I think it's more fruitful to think about the zoo of decision theories out there in terms of what they handle and what they break on, rather than in terms of anointing some of them with the label "rational" and others with the label "irrational." These labels carry no information. There is probably no total ordering from "best to worst" (for example people claim EDT correctly one boxes on Newcomb, whereas CDT does not. This does not prevent EDT from being generally terrible on the kinds of problems CDT handles with ease due to a worked out theory of causal inference).

2Andreas_Giger
I don't like the notion of using different decision theories depending on the situation, because the very idea of a decision theory is that it is consistent and comprehensive. Now if TDT were formulated as a plugin that seamlessly integrated into CDT in such a way that the resulting decision theory could be applied to any and all problems and would always yield optimal results, then that would be reason for me to learn about TDT. However, from what I gathered this doesn't seem to be the case?
4Slackson
TDT performs exactly as well as CDT on the class of problems CDT can deal with, because for those problems it essentially is CDT. So in practice you just use normal CDT algorithms except for when counterfactual copies of yourself are involved.

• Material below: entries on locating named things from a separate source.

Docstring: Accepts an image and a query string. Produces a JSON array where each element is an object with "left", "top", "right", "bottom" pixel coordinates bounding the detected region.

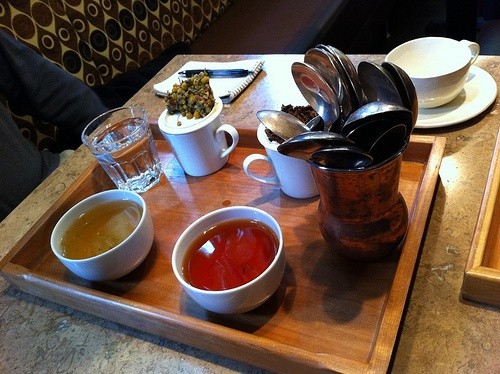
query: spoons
[{"left": 256, "top": 43, "right": 419, "bottom": 170}]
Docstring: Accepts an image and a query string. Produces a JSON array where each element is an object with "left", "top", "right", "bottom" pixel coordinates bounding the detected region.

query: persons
[{"left": 0, "top": 30, "right": 112, "bottom": 222}]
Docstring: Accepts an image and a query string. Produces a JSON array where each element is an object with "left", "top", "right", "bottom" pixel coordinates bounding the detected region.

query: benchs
[{"left": 0, "top": 0, "right": 353, "bottom": 154}]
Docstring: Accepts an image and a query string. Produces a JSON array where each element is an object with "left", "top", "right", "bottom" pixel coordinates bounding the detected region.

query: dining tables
[{"left": 0, "top": 54, "right": 500, "bottom": 374}]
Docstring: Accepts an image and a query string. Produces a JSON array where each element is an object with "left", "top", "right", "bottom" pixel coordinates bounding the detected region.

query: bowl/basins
[
  {"left": 49, "top": 189, "right": 155, "bottom": 282},
  {"left": 171, "top": 205, "right": 287, "bottom": 317}
]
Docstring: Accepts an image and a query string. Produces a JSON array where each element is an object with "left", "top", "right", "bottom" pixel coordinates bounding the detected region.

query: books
[{"left": 153, "top": 59, "right": 265, "bottom": 103}]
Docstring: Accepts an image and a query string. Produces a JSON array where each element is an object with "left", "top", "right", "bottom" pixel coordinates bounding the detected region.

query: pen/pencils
[{"left": 177, "top": 69, "right": 255, "bottom": 78}]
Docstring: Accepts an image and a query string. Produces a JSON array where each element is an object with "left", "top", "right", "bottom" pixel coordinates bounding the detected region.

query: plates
[{"left": 414, "top": 65, "right": 497, "bottom": 128}]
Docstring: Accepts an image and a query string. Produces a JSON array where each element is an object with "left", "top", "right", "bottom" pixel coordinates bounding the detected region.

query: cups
[
  {"left": 157, "top": 96, "right": 240, "bottom": 178},
  {"left": 384, "top": 36, "right": 481, "bottom": 109},
  {"left": 242, "top": 122, "right": 320, "bottom": 200},
  {"left": 309, "top": 152, "right": 409, "bottom": 262},
  {"left": 81, "top": 106, "right": 162, "bottom": 194}
]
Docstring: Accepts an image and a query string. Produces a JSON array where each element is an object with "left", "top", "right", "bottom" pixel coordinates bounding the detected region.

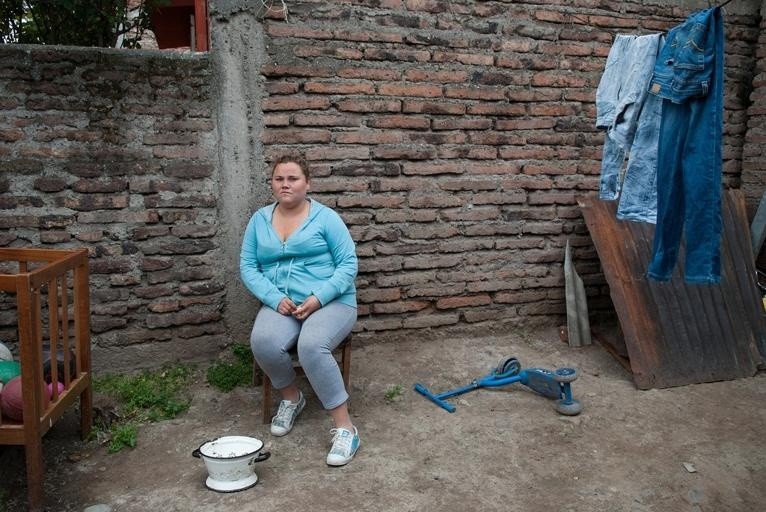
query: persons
[{"left": 238, "top": 151, "right": 361, "bottom": 468}]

Which is what TDT does.
0Vaniver
I argue that there's an mapping in the opposite direction: if you add extra nodes to any problem that looks like a problem where TDT and CDT disagree, and adjust which node is the decision node, then you can make CDT and TDT agree (and CDT give the "TDT solution"). This is obvious in the case of Newcomb's Problem, for example.
2IlyaShpitser
I guess it's true that CDT needed lots of ideas to work. TDT has one idea: "link counterfactual decisions together." So it is not an unreasonable view that TDT is an addendum to CDT, and not vice versa, since CDT is intellectually richer.
3Slackson
This is essentially what the TDT paper argues. It's been a while since I've read it, but at the time I remember being sufficiently convinced that it was strictly superior to both CDT and EDT in the class of problems that those theories work with, including problems that reflect real life.
-2Andreas_Giger
I think people have slightly misunderstood what I was referring to with this: My question was whether there is a conclusive, formal proof for this, not whether this is widely accepted on this site (I already realized TDT is popular). If someone thinks such a proof is given somewhere in an article (this one?) then please direct me to the point in the article where I can find that proof. I'm very suspicious about this though, since the wiki makes blatantly false claims, e.g. that TDT performs better in one-shot PD than CDT, while in fact it can only perform better if access to source coude is given. So the wiki article feels more like promotion than anything. Also, I would be very interested to hear about what kind of reaction from the scientific community TDT has received. Like, very very interested.
-4Oscar_Cunningham
Then no. In "normal" situations CDT does as well as anything else.

Didn't the paper show TDT performing better than CDT in Parfit's Hitchhiker?

That might count as being of similar dubiousness, although I like this quote by Eliezer arguing otherwise:

Decision theories should not break down when confronted by Paul Ekman; he is a real person.